:: Set exercise 1 ::
Extract every line of the rows that contains the word "rather", treating uppercase and lowercase as distinct.

:: Text block ::
━━━━━━━━

Parenting Ethics and Media/Blogging

Updated on April 04, 2013
H.W. asks from Portland, OR
9 answers

Sometimes, I have to wonder about what our obligations are to our children, especially when it comes to media, blogs, and television exposure.

I've got some strong opinions on this. For instance, I would prefer that the FCC regulate reality shows so that children could not appear on them. I find it hard to believe that it's in a child's best interest to capture their most challenging and emotionally difficult moments on camera for the entertainment and scrutiny of others. Years ago, I watched an episode of a 'nanny' show where a teen girl was crushed and vulnerable, just wanting to be close to her father. He responded well, but it made me cringe to think that her peers might watch her on tv, see her family was having a difficult time, see her breaking down, and judge that, the way kids will do. Moreover, these shows skew reality through editing, so the perception of the child is further manipulated for ratings, not for the child's protection.

━━━━━━━━

(Entries from a dataset)

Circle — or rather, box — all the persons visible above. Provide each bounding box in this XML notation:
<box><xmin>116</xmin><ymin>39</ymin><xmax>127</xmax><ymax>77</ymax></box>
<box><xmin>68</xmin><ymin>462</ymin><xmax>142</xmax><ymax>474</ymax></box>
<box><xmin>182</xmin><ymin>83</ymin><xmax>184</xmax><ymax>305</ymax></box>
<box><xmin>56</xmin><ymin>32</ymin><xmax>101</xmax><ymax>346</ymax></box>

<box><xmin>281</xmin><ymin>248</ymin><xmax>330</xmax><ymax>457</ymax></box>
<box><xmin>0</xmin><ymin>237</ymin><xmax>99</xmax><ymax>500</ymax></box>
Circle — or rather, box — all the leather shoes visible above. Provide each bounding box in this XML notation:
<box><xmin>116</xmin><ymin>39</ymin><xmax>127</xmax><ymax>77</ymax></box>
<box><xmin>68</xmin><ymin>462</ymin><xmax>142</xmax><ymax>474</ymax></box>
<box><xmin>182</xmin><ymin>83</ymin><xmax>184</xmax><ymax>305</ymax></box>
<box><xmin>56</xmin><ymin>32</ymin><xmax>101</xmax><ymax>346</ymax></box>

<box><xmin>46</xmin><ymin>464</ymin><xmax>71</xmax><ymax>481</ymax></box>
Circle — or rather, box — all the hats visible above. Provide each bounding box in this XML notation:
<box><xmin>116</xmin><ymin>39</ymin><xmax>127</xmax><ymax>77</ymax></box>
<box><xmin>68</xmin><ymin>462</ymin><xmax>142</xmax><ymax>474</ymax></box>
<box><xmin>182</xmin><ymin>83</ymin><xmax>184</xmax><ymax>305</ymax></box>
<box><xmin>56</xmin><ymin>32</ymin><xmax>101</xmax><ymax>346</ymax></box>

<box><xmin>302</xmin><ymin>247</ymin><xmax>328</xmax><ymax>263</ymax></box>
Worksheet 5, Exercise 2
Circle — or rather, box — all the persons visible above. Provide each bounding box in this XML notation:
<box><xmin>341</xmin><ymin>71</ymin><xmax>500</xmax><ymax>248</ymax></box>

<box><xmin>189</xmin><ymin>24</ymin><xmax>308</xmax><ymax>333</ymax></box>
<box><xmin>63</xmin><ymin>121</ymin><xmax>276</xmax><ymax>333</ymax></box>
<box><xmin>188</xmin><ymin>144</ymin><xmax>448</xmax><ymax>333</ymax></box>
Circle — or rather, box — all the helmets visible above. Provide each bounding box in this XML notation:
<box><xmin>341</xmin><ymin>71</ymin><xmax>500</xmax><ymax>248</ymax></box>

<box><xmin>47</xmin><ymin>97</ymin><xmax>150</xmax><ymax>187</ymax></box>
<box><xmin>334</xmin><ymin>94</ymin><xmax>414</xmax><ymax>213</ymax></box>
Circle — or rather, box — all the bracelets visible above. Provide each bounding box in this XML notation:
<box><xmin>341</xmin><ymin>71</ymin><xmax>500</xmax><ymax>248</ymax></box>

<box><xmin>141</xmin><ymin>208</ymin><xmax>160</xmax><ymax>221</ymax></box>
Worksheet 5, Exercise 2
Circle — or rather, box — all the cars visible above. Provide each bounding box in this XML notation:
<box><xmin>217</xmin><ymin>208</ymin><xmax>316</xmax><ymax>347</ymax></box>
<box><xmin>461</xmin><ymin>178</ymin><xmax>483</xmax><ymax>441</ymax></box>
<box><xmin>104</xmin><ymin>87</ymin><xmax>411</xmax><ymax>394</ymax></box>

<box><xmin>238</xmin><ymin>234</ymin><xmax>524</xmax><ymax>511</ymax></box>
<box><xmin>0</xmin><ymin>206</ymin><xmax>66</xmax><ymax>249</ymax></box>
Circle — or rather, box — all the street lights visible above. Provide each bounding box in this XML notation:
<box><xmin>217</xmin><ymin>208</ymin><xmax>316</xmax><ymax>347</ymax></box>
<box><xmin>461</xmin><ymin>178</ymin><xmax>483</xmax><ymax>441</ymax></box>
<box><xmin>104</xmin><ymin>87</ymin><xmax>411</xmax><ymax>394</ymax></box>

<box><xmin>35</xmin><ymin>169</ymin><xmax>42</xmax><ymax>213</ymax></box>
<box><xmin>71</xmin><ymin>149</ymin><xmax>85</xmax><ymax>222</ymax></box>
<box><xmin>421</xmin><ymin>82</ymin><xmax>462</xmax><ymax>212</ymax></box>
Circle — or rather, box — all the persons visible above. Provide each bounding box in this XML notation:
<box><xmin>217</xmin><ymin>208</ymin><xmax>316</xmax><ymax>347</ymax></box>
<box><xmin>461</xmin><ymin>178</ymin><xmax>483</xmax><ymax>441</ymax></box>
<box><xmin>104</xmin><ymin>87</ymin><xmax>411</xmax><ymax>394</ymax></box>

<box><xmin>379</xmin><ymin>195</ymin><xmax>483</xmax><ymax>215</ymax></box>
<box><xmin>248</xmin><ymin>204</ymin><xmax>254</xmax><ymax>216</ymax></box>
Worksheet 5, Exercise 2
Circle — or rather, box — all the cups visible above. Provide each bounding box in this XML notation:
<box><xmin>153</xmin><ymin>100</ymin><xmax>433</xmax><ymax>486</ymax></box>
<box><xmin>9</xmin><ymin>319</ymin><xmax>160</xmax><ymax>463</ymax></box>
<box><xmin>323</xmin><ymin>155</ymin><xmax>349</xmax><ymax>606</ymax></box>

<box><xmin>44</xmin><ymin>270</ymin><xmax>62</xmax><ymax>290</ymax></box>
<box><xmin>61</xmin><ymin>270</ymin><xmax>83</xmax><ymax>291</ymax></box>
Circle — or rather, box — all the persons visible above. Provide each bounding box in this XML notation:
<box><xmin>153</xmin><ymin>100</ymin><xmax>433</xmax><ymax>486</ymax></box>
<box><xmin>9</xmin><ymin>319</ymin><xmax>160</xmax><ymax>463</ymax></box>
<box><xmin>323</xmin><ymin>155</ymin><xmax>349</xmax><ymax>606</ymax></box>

━━━━━━━━

:: Set exercise 2 ::
In the parenting post, list the things named after the words "especially when it comes to".

:: Expected answer 1 ::
Circle — or rather, box — all the persons visible above. Provide each bounding box in this XML notation:
Circle — or rather, box — all the leather shoes visible above. Provide each bounding box in this XML notation:
Circle — or rather, box — all the hats visible above. Provide each bounding box in this XML notation:
Circle — or rather, box — all the persons visible above. Provide each bounding box in this XML notation:
Circle — or rather, box — all the helmets visible above. Provide each bounding box in this XML notation:
Circle — or rather, box — all the bracelets visible above. Provide each bounding box in this XML notation:
Circle — or rather, box — all the cars visible above. Provide each bounding box in this XML notation:
Circle — or rather, box — all the street lights visible above. Provide each bounding box in this XML notation:
Circle — or rather, box — all the persons visible above. Provide each bounding box in this XML notation:
Circle — or rather, box — all the cups visible above. Provide each bounding box in this XML notation:
Circle — or rather, box — all the persons visible above. Provide each bounding box in this XML notation:

:: Expected answer 2 ::
media
blogs
television exposure